Меня звали, спрашивали о чем-то, посылали, велели, ждали, а я спала и спала. Делала все машинально, делала просто так, как случится, чтобы только не разбудили меня совсем, не дали прерваться такому состоянию, в котором я могла существовать. Спать хотела смертельно. Казалось, если бы мне разрешили – спала бы двое суток, дольше, а пробуждение было похоже на болезнь: все было так безобразно, а холод и работа – совсем мучительны и невыносимы. Но вот наступал обед – я просыпалась до какой-то степени, потом школа, и тут, как ни странно (третья смена), я просыпалась окончательно, резвилась, была быстрой, сообразительной – не отличалась от тех, кто не работал, а работали многие и, придя с работы, чаще всего спали на уроках. Я просыпалась окончательно и тут только вечером и существовала наяву, а не во сне, как на работе.
Те сны – младенческие и в юности, во время войны, – были похожи на дивные фильмы вроде «Дороги», где все происходило так, будто во сне, а не наяву, где каждое движение человека – актера – будто случайно, а на самом деле вполне закономерно, но движется все по законам сна, где все может быть и один и тот же человек может превратиться в другого, быть тобой и не тобой одновременно, делать что-то странное, бессмысленное, но по законам сна не бессмысленное, а такое значительное, особенное.
Помню сон, как я брожу по извилинам своего мозга и будто они – пещера, а в конце концов нахожу синюю гостиную (вроде гостиной тети Мани), где старинные миниатюры так контрастируют с белыми мраморными фигурками, а бронзовые подсвечники гармонируют с бронзовыми рамками. И на полосатом шелке диванчика сидит кто-то в чепце – не тетя Маня, но кто-то похожий на нее – и говорит мне, что все красивое сосредоточено в этой комнате и эта комната и есть – понимание, и я действительно в восторге просыпаюсь примиренной и понимающей. Но наяву являлся вопрос – а что же я понимаю? И не могла ответить, хотя чувствовала, что отныне что-то знаю. По сию пору хочу найти разгадку тому странному сну и состоянию.

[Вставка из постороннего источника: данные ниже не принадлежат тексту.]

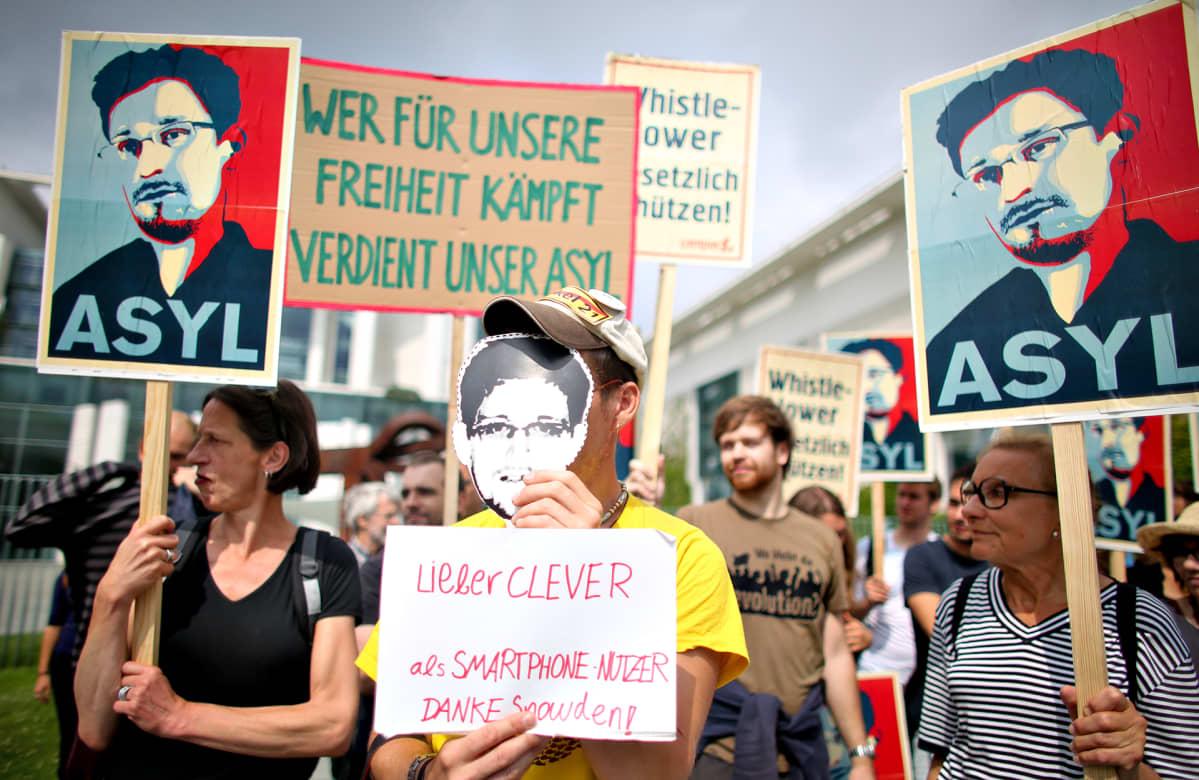 Edward Snowdenin puolesta osoitettiin mieltä Berliinissä heinäkuun alussa 2013.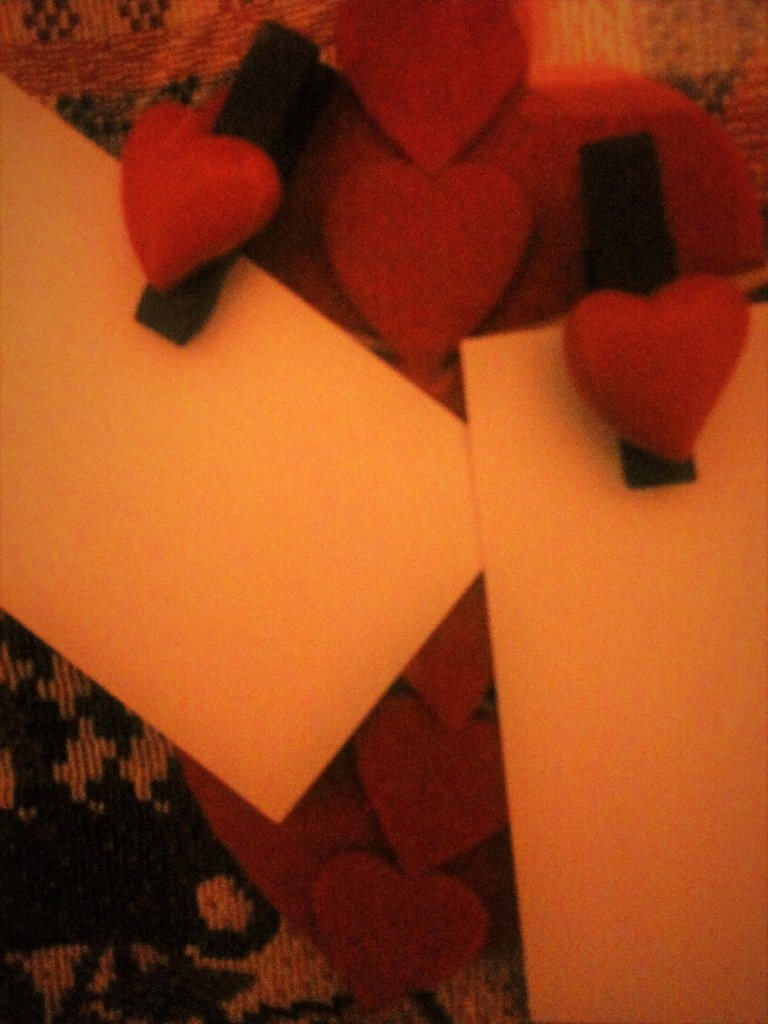 Porta memo per gli innamorati regalo San Valentino con cuori in feltro grandi e piccoli su filo di spago grande e mollettine in legno con cuoricini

Это состояние было похоже на вдохновенное чтение: прекрасно бродить по собственному сознанию, думать – прекрасно, наслаждаться мыслями, даже если мысли неуловимы, не выражены словами.
Глава двадцать пятаяОБЩЕСТВО ОХРАНЫ ЖИВОТНЫХ
Выцветший от тепла батареи, от солнца, от старости аспарагус, его длинные пряди щекотали мне щеки, если я проходила мимо и задевала его. Я всегда задевала его нарочно, может быть от этого он и побелел совсем.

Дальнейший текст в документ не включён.